I’m speaking at Idea Festival in Louisville, Kentucky in mid-September. I was on a panel at Idea Festival last year and had a great time, enjoying a “big ideas” conference that’s designed to be open to as wide an audience as possible. As much as I love TED and Pop!Tech, those conferences have high pricetags which tend to shape their audiences. (Both conferences have taken steps to diversify their attendees, offering scholarships and other ways to participate virtually.) Idea Festival offers many of its events for free, expenses covered by sponsors, and makes others accessible on a ticket-per-event basis. There’s a great crop of speakers this year, including people I’ve wanted to meet for a long time and old friends who are very much worth listening to.

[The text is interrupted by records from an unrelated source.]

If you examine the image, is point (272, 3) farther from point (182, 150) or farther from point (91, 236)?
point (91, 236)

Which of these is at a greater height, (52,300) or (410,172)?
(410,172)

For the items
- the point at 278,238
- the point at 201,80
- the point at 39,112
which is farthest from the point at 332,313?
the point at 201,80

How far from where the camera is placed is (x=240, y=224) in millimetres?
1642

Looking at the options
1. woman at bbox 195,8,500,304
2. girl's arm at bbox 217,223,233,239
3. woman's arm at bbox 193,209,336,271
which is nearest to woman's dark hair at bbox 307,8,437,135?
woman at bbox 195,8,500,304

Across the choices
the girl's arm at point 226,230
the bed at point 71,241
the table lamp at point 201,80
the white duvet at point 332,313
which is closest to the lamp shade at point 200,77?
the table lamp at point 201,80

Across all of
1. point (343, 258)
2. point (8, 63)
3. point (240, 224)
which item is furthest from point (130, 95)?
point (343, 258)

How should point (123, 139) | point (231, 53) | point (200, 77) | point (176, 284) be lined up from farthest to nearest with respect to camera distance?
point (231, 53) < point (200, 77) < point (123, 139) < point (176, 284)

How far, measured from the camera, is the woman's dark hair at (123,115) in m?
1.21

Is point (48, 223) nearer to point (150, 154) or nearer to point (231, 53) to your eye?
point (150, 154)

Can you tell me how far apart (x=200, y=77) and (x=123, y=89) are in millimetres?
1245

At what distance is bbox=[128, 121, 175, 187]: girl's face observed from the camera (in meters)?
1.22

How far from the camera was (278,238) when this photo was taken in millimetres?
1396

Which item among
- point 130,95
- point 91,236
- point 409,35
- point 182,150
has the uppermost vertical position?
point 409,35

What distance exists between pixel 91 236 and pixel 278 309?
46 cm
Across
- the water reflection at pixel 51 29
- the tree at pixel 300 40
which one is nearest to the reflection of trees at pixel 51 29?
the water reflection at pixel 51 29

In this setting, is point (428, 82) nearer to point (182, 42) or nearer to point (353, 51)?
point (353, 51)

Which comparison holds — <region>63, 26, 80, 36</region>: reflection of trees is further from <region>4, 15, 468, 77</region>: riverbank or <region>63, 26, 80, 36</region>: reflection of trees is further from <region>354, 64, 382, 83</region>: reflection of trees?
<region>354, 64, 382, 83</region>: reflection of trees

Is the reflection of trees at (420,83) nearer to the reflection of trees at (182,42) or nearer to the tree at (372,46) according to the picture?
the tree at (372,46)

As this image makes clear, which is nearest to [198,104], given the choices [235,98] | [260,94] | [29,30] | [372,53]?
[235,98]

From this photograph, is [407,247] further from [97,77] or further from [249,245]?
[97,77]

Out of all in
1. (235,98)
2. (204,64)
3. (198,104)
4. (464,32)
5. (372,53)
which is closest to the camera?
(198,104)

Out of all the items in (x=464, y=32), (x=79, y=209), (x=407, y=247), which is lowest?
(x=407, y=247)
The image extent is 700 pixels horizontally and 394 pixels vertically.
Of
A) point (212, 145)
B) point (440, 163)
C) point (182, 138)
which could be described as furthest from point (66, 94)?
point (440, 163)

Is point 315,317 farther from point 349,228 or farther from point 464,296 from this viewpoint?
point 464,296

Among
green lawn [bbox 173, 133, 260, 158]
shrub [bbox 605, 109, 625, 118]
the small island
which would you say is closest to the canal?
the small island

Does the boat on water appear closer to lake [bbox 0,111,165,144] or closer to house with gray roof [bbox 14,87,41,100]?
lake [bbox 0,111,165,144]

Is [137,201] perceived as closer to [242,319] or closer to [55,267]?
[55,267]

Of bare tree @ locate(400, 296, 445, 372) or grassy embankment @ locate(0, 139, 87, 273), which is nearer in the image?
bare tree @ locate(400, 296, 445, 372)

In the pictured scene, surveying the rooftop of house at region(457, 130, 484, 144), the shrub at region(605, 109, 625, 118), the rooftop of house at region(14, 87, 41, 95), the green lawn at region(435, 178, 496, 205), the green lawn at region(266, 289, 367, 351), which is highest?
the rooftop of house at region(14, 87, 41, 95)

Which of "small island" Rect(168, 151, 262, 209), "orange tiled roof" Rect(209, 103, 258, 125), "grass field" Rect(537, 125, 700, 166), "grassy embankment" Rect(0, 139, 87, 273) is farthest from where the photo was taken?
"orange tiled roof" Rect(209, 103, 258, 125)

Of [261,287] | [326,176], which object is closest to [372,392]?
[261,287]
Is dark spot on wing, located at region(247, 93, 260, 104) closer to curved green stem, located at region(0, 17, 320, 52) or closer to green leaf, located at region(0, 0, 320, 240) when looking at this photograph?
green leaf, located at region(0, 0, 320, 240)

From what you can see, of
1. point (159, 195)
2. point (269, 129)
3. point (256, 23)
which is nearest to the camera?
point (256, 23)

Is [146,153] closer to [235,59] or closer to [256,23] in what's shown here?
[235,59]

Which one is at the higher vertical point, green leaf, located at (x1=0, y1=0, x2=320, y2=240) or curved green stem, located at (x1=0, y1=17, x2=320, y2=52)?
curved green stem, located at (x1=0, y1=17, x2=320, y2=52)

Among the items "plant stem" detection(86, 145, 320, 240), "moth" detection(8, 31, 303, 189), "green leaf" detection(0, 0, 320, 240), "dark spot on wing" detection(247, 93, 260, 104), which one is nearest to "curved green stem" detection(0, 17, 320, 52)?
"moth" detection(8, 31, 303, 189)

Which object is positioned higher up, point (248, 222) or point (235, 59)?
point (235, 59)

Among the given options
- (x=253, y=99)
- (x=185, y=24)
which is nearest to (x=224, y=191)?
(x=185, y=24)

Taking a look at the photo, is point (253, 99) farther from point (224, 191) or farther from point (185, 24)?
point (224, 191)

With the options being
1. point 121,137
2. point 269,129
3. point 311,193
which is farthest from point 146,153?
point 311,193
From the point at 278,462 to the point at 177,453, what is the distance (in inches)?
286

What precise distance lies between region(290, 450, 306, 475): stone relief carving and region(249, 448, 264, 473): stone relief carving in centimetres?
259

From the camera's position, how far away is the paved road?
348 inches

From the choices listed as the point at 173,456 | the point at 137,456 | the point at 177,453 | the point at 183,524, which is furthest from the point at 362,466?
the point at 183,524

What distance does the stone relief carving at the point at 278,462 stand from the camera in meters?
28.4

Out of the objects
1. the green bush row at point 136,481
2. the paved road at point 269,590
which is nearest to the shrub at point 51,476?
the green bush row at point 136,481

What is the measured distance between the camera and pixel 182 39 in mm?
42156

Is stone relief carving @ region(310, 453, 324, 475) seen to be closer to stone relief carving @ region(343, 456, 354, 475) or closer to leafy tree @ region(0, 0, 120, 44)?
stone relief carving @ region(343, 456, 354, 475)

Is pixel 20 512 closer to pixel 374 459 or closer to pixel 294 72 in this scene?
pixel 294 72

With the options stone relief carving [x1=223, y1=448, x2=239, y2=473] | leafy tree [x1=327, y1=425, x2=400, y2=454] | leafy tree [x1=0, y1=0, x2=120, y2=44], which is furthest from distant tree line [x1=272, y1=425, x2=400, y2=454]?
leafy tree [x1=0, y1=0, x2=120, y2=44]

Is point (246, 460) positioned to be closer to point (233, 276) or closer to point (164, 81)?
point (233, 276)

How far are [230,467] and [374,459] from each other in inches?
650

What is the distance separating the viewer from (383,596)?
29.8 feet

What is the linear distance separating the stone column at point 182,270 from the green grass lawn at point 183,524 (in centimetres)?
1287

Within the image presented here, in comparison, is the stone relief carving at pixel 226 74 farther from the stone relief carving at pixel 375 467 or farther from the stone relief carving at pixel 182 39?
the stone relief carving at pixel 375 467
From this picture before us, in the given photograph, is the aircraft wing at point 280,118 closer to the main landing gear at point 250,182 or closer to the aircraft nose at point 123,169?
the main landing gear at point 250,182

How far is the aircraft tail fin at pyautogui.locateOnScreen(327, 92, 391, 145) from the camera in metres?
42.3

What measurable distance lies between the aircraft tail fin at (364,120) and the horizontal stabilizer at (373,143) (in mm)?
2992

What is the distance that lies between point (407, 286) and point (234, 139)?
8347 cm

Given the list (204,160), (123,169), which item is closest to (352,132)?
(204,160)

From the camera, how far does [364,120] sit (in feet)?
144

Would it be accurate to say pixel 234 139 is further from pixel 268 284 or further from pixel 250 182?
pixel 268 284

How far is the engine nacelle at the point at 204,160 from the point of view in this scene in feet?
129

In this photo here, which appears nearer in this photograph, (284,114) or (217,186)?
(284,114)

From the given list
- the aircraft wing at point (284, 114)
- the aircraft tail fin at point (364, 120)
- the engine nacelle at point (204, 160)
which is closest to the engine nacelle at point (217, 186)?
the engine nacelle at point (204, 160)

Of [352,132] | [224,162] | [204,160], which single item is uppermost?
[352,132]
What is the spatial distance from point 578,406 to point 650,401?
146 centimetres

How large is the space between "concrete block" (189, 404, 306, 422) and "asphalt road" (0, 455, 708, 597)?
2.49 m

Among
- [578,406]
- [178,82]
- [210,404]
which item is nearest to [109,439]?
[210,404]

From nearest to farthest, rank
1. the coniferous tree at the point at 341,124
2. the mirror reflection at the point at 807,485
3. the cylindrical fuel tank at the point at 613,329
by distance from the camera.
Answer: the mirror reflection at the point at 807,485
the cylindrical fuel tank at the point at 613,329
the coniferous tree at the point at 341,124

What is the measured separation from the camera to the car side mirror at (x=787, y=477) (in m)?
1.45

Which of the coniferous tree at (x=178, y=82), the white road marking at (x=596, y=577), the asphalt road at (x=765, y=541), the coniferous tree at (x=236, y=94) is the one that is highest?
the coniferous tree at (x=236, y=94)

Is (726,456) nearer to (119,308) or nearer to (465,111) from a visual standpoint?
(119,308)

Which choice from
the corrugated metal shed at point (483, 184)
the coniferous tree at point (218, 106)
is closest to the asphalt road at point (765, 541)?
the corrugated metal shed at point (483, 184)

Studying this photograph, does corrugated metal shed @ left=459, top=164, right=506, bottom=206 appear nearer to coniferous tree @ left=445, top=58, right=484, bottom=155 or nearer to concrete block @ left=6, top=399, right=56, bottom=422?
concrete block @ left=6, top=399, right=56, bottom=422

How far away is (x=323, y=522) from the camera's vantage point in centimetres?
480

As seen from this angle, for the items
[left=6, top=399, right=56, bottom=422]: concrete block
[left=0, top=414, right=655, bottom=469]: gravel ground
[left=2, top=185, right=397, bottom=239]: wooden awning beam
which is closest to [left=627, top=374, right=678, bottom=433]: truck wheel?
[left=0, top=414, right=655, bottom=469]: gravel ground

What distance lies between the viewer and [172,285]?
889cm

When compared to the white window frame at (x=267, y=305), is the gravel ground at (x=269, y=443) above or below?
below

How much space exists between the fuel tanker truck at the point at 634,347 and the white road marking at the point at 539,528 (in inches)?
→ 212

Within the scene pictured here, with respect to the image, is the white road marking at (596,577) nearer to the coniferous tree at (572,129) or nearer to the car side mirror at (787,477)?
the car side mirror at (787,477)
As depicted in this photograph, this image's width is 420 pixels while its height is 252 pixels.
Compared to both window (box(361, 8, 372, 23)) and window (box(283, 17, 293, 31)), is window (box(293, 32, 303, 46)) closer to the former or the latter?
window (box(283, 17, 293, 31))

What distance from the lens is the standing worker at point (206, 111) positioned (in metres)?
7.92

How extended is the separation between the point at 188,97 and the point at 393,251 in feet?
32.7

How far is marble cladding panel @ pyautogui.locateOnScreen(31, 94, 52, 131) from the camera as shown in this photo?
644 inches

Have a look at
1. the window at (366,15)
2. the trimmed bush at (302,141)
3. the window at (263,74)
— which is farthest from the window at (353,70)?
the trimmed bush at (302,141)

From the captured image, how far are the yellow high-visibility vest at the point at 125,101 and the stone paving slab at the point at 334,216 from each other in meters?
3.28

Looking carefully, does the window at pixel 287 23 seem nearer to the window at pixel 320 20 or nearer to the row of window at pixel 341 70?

There’s an interesting opportunity for you to attend the festival, if you’d like. Geek Squad, one of the event’s main sponsors, is sponsoring an ideas contest. Offer your best ideas for conserving power, recycling e-waste and bridging digital divides, and Geek Squad will ship the best thinkers out to the festival. (Unfortunately, the contest is US only, which is disappointing to many of the folks reading this blog. Sorry about that.)

I wonder if there isn’t an interesting way to connect the current rise of metals theft in some corners of the US with an answer to the e-waste question. Global copper prices have gotten so high that there’s been a rash of thefts of copper drainspouts in wealthy Virginia neighborhoods. (When I used to make art from recycled materials back in my college days, my fellow junkyard hounds called these thieves “copper bugs”. They’d cut the cords off used, but fixable, discarded appliances, making them useless for the few cents worth of copper they’d pull out of the cord.)

Many e-Waste companies focus primarily on keeping toxic materials within computers and mobile phones from contaminating groundwater; smarter ones, like African Sky, a South African e-waste recycler founded by rock star Johnny Clegg, focus on pulling recoverable materials from the machines, especially metals, leaving a minimum of discarded waste. With platinum so valuable that thieves are stealing catalytic converters, maybe Clegg and crew are working on an idea that deserves to be implemented on a much larger scale.

1 thought on “Big ideas and recycled metals”

  1. I’m thinking about coming to the Idea Festival this year, so I’ll have to buy you a beer sometime. I’d love to go to Poptech, but I can’t justify the cost (but at least I can get the DVDs every year anyway).